Underperformance as a Prerequisite for Outperforming Over the Long Term
The most common and predictable question we receive is, “Why is ‘X’ doing so badly,” where “X” may be a stock we own or one of our strategies. Sometimes the answer is obvious, though it often is not. Despite the question’s prevalence, it has a flawed premise – namely, that recent price fluctuations have a fundamental justification. The question almost presupposes a high degree of market efficiency in its search for an explanation of the latest price change. There is a touch of irony in this, given that the questioner is almost always a client who has hired us to actively outperform a benchmark, a task that requires a belief in market inefficiency. While we acknowledge that the market is generally quite efficient, it is important for investors to understand that pursuing above-market returns over the long term requires a tolerance for substantial underperformance over shorter time horizons.
Earlier this year, we came across a great piece on the alpha architect blog called, “Even God Would Get Fired as an Active Investor.” The idea was to see how God would perform as a long-term investor with perfect foresight. Since God knows exactly which stocks will do the best over the next five years, He buys only those that will be top-decile performers over the next five years (50 stocks in modern times), and He rebalances just once every five years. Not surprisingly, His omniscience allows him to crush the market, generating a 28.9% annualized rate of return between the end of 1926 and 2009, or triple the 9.6% annualized rate of the S&P 500.
What is surprising, though, is that perfect long-term forecasting does not eliminate massive drawdowns. The strategy had drawdowns generally comparable to the market’s, and in some cases, far larger. During its worst period of underperformance in a market pullback, God’s strategy would have lost -34.0% versus the market declining -21.5% (3/31/2000 – 3/31/2001), or 1,350 basis points of underperformance over a year.
This prompted the authors to then look at how God would have done as a hedge fund manager with a long-term perspective. Again with perfect prescience, God buys the top-decile performers ahead of time and shorts bottom-decile performers, and His annualized return jumps to 49.2%. The most interesting thing about this strategy is that His maximum drawdown is still a very significant -60.0% despite hedging. Even more interesting is that His drawdown performance deviates even more from the market than in the long-only scenario. For instance, between the end of February 2009 and August 2009, God would have been down -41.9% while the S&P 500 roared higher by 39.9%, implying 8,100 basis points of underperformance over just six months. Clearly, a substantial portion of His investors would have declared Him senile and fired Him at the end of that stretch, which would have resulted in realized losses and a huge amount of foregone outperformance.
The root of such behavior lies in a variety of hard-to-avoid human tendencies, the most salient of which is myopic loss aversion.
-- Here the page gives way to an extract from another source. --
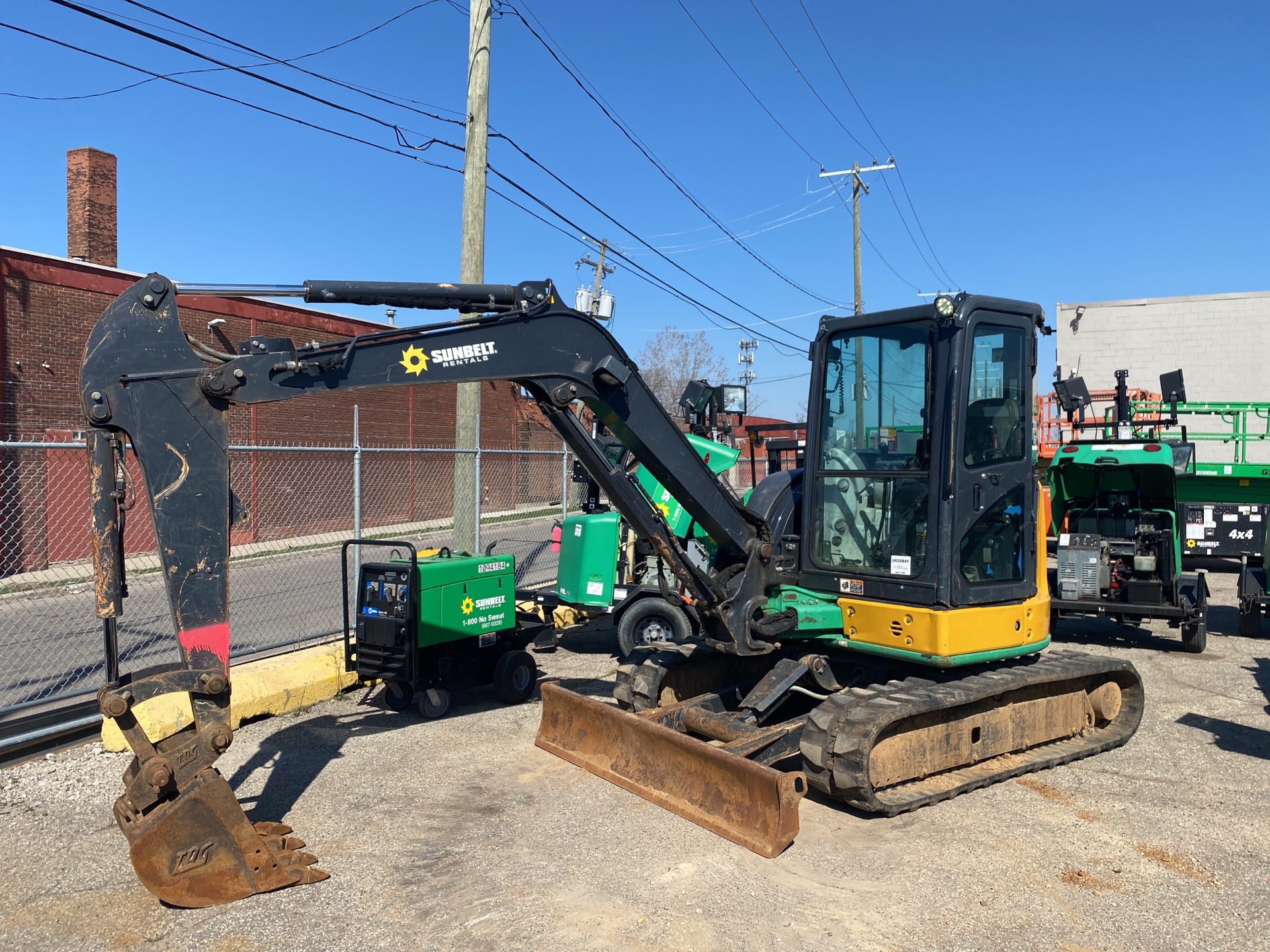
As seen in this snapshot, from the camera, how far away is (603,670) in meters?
8.89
This is the combination of investors A) feeling losses more than gains, and B) evaluating outcomes too frequently. A fabulous experiment by Richard Thaler, Amos Tversky, Daniel Kahneman and Alan Schwartz highlights this phenomenon. The team tested how myopic loss aversion affects investor behavior by looking at how decisions change with different framing of identical information. The experiment asked non-faculty members at UCLA how they wanted to invest their 401(k) retirement funds. Investors had to choose between a riskier, more volatile fund with higher expected returns, and a safer, less volatile fund with lower expected returns. The more volatile higher-return fund used a return distribution based on an index of large US stocks, while the lower-return fund used a return distribution based on a portfolio of five-year government bonds, though the investors did not know this so as to prevent any predisposed bias to either asset class. Half the investors saw a graph of the distribution of one-year returns for each fund, while the other half saw a graph of average annualized return rates over 30 years.
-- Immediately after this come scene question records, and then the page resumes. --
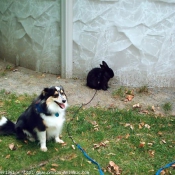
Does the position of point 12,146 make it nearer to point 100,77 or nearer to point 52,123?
point 52,123

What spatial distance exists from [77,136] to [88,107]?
3.76 feet

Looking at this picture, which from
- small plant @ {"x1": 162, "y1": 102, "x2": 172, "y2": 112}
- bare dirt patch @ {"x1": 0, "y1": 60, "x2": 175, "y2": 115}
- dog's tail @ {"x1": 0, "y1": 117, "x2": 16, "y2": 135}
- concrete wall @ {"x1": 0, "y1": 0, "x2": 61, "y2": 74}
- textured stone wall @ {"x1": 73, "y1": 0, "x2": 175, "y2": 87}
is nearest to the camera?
dog's tail @ {"x1": 0, "y1": 117, "x2": 16, "y2": 135}

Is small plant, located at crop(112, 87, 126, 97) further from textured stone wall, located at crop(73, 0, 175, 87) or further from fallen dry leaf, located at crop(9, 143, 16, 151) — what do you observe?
fallen dry leaf, located at crop(9, 143, 16, 151)

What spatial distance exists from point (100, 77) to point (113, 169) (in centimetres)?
284

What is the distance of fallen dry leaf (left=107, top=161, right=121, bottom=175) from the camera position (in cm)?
431

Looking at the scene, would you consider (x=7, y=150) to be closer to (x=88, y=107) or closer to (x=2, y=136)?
(x=2, y=136)

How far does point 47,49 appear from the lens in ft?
24.8

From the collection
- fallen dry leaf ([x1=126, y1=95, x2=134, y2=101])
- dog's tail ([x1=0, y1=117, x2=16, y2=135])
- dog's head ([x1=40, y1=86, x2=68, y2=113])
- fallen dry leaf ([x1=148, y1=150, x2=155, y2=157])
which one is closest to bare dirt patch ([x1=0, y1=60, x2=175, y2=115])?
fallen dry leaf ([x1=126, y1=95, x2=134, y2=101])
How the information was presented had a big effect on what investors did with their money. Those that saw a graph of one-year returns chose to allocate 40% of their money to stocks, while those that saw the long-term annualized returns chose to put 90% of their money in stocks.
The implication of both of these experiments is that investors would benefit from less frequent performance analysis than is at their disposal. Investors should put a much stronger emphasis on long-term performance and process than on recent returns when making hire/fire decisions. In our experience, capital allocators tend to hire managers with good recent performance and fire those with the worst performance, which is often the exact wrong thing to do. It would be a good practice for those same allocators to evaluate how the hired managers have performed in relation to the fired managers five years later. Just remember – even godly returns come with significant periods of underperformance.